Derste öğrenci profesöre sorar: “Hocam, bir insanın fiziksel görünümünün kalıtım yoluyla mı, yoksa çevrenin etkisiyle mi oluştuğunu nasıl anlayabiliriz?”.

Profesör: “Son derece kolay!”der:

- Eğer çocuk babasına benziyorsa kalıtsaldır; yok komşuya ya da tesisatçıya benziyorsa, çevrenin etkisi vardır!

 

BUGÜN GÜNLERDEN NE?

Bir İngiliz asilzadesi genç bir hanımla evlenir. Her şeyi olduğu gibi seks günlerini de takvime koyar ve bu günü perşembe olarak seçer. O gün günlerden çarşambadır ve karısının canı seks istemektedir. Asilzade günleri unutmuştur ve karısına sorar:

- Karıcığım bugün günlerden ne?

Yalan da söylemek istemeyen kadın cevap verir:

-PARŞAMBA

 

EVDE KALMIŞ İKİ KIZ

Evde kalmış iki kız tarafından işletilen eczaneden bir gün yakışıklı, dinç bir adam içeri girer. Etrafına bakınır bir kadından başka kimse olmadığını görünce:

 “Bir erkek eczacı ile konuşmak istiyordum.” der.

Eczacı kız:

-Buyurun arzunuzu bana da söyleyebilirsiniz.

Adam:

- Şey... Yani ben arzularımı dindirecek doğal bir iksir isteyecektim. Zira kadınlara karşı şiddetli arzu duyuyorum ve bir türlü de kendime hâkim olamıyorum. Doktorun yaptığı tedavi de pek etkili olmadı, acaba şöyle doğal bir şey verir misiniz?

Eczacı kız:   

 “Lütfen beni bir dakika bekleyin kardeşime de danışmam gerek”, der arka odaya geçer ve biraz sonra gelerek:

- Günde iki kez, ikişer saat ara ile, ikimizin de size verebileceğimiz şeyi alabilmeniz için, her gün buraya 18.00'de gelmeniz gerekecek.

 

DİLENCİ İLE YATAKTA

Yaşlı ve zengin adam iş seyahatinden döndüğünde karısını yatakta bir dilenciyle görünce kızgın:

 “Beni aldatacak başka birini bulamadın mı?” diye haykırdı.
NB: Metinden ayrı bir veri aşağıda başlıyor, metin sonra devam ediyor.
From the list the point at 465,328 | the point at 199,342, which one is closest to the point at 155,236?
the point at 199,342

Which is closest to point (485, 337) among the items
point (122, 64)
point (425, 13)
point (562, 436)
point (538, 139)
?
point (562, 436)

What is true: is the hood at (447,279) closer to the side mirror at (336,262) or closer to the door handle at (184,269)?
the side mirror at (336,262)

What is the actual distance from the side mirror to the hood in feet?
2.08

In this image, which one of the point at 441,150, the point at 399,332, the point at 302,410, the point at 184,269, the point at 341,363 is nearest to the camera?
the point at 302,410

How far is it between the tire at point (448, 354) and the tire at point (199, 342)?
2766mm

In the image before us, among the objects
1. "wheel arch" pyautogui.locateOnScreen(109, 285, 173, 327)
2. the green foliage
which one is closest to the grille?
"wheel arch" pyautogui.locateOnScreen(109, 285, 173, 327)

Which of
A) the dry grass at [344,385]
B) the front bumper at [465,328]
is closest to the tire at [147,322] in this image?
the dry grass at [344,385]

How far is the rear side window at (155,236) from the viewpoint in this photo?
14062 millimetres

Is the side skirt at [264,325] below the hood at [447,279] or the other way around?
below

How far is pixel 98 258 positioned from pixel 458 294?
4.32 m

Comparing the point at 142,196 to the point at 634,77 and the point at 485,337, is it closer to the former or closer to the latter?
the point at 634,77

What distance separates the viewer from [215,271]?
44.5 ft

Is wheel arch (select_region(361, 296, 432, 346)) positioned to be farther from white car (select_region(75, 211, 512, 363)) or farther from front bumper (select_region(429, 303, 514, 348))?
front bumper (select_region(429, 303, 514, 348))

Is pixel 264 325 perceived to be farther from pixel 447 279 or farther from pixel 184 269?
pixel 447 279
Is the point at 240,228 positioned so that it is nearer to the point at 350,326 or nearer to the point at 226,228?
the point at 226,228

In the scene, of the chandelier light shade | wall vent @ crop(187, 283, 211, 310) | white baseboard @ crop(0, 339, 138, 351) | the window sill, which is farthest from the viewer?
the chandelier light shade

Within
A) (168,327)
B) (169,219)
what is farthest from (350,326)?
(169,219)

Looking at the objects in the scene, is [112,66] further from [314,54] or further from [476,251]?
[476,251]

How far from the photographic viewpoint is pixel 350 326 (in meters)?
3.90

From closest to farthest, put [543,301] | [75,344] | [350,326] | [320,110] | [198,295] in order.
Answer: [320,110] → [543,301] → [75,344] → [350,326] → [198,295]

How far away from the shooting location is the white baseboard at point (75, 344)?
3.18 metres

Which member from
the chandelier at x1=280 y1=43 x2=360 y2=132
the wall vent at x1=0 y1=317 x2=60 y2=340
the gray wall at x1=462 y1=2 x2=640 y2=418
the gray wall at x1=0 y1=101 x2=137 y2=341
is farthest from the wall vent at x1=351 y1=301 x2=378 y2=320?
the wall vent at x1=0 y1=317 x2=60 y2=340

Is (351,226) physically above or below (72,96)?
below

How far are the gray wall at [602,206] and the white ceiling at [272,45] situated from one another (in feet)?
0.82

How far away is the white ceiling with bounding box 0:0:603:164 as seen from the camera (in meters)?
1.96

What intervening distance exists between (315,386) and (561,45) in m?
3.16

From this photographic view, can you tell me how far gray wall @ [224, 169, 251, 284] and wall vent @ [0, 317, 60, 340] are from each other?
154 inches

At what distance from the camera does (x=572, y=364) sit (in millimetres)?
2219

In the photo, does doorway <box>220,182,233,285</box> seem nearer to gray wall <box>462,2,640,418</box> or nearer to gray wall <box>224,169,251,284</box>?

Karısı umursamaz bir tavırla:

 “Napayım. Kapıyı açtığımda bana kocanıza ait kullanmadığı bir şey verir misiniz?”, diye sormuştu.

 

Yayın Tarihi
12.06.2013
Bu makale 10112 kişi tarafından okunmuştur.
Bu Haber İçin Yorum Yapın
NOT: E-Mail adresiniz web sitemiz üzerinde yayınlanmayacaktır.
CAPTCHA Image
Bu makaleye ilk yorumu yazan siz olun.

Yazara Ait Diğer Makaleler

Çerez Kullanımı

Kullandığımız çerezler hakkında bilgi almak ve haklarınızı öğrenmek için Çerez Politikamıza bakabilirsiniz.

Daha Fazla

Arama Yap!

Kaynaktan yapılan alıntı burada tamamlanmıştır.